Brazil’s artists protest against ministry merger
16 May
Brazil’s interim president Michel Temer performed a quick U-turn after protests by Brazil’s artists, actors and musicians at the planned merger of the Ministry of Culture with the Ministry of Education. The cost-cutting measure was announced last month after the Senate suspended President Dilma Rousseff and Temer took temporary charge during the ongoing constitutional crisis.
Divers recover artefacts from Caesarea shipwreck
16 May
The Israel Antiquities Authority announced that two divers had discovered cargo from an ancient ship that crashed 1,600 years ago off the port of Caesarea.
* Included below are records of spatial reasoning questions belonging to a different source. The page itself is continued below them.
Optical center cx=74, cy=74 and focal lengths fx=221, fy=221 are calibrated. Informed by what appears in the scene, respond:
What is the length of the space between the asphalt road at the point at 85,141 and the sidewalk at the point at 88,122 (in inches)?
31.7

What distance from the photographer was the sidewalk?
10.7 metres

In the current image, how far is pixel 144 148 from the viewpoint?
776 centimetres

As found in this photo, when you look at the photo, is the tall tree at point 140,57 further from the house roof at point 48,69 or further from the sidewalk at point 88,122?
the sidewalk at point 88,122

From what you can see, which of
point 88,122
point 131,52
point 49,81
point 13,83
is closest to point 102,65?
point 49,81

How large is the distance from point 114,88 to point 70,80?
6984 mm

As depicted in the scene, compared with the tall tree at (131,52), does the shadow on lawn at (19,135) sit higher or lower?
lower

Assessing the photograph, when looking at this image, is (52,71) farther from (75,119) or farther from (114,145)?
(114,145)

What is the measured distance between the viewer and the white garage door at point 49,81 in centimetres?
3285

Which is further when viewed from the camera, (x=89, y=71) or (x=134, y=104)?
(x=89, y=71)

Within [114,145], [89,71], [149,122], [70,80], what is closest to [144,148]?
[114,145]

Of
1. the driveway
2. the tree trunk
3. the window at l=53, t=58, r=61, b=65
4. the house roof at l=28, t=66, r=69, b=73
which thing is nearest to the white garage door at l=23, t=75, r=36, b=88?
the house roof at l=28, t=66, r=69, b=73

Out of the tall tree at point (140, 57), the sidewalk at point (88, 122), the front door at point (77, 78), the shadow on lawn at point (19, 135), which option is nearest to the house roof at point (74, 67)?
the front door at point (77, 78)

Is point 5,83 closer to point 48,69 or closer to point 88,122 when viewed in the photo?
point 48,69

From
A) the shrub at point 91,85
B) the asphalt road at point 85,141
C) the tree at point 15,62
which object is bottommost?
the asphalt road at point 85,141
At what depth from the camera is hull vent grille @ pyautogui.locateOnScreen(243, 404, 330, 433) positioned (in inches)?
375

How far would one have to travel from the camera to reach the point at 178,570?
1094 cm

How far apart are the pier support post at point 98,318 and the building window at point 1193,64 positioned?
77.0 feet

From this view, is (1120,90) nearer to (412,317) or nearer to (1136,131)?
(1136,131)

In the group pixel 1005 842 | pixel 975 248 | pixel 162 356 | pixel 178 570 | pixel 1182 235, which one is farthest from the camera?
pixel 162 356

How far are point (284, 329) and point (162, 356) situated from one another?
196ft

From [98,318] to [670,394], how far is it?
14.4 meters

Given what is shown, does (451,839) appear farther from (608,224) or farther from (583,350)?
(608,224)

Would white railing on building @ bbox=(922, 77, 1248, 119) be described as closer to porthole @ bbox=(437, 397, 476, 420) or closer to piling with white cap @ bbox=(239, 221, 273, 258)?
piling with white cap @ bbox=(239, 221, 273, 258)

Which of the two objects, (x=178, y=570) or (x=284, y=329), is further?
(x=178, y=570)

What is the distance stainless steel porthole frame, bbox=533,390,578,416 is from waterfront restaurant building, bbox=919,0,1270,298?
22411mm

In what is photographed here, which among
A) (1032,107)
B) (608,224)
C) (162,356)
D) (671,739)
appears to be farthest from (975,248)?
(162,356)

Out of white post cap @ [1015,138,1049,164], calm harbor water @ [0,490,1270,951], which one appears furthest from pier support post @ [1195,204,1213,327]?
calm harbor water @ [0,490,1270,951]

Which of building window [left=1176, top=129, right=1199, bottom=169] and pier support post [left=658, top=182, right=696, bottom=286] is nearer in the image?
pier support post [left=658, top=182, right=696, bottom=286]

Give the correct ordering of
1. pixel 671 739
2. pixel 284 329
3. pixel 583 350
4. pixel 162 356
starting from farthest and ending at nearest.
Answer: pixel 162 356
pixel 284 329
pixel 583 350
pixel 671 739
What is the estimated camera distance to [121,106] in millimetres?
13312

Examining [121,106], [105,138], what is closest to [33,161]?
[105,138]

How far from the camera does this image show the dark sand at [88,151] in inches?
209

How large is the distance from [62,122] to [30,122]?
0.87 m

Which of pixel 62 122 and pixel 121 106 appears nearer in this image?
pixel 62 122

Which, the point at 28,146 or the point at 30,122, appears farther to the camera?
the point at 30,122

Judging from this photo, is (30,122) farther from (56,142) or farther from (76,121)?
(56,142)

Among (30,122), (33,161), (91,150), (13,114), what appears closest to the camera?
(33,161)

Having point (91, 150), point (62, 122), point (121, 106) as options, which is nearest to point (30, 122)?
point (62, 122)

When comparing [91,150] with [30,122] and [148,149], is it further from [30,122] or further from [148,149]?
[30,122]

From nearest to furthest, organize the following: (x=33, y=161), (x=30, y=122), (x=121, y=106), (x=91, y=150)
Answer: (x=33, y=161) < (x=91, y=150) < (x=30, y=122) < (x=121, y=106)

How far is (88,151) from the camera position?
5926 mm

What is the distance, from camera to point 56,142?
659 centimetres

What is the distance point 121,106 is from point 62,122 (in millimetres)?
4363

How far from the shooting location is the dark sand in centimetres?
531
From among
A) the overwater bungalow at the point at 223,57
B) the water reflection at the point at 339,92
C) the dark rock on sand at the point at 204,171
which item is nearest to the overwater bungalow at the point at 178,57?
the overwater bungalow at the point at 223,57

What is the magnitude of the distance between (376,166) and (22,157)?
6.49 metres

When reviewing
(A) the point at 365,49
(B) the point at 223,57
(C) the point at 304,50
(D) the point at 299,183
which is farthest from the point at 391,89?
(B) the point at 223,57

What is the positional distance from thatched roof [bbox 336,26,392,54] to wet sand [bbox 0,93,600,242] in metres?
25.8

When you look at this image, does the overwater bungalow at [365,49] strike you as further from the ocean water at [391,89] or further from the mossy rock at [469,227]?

The wreckage includes well-preserved bronze lamps, fragments of statues, a figurine of the moon goddess Luna, animal objects and thousands of coins with images of the emperors Constantine and Licinius.
Russian artist faces charges for Lubyanka fire
19 May
The Russian performance artist Pyotr Pavlensky faces charges for setting fire to a prison door at the Federal Security Service in Lubyanka Square in Moscow. The prison was used for interrogation and torture during Stalin’s reign in the 1930s. The prosecutor claims that the building is a cultural heritage site because “leading figures of science and culture were imprisoned here”. If convicted, the artist faces up to six years in prison.